昔話

暗室を終えて外へ出ると、足下で何かががさがさいう。猫かと思うが猫にしては随分大きい。よく見るとそれは狸だった。このあたりには狸が居るよ、というのは人から聞いていたのだけれど、まさかこんなに間近で対面する事になろうとは思わなかった。狸はあと二歩も進めば触れそうな距離で、こちらを見ながらなにかくちゃくちゃ食べていた。私がしゃがんでおいでおいでをすると、逃げもせずこちらへ少し近づくようなそぶりを見せた。狸の事を教えてくれた人によれば、この辺りの狸は人からいろいろと餌をもらっているので随分と人なつこいということだったが、本当にその通りだった。だけれども、私の方から狸へと近づくと、狸は驚いた様にして逃げてしまった。けれどもまだそれほど遠くはない草むらから私の事をうかがっていた。あまり脅かしては可哀想だし、もう随分と遅い時間で、私ももう帰ろうと狸を後に残して駅へ向かった。

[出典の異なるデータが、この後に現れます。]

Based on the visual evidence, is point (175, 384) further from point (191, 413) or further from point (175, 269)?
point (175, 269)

狸と別れて駅へ向かう途中、鞄に入れていたはずの定期入れが無い事に気付いた。ほんの数分歩いた所だろうか。急いで引き返してみると、一度も出した覚えのない定期入れが暗室に置いたままになっていた。あの狸に化かされたんじゃないかと思いたくもなるが、ただ私がうっかりしていたのだろう。
引き返した時には狸はもういなかった。あの狸、くちゃくちゃと食べていたのは一体なんだったのだろう。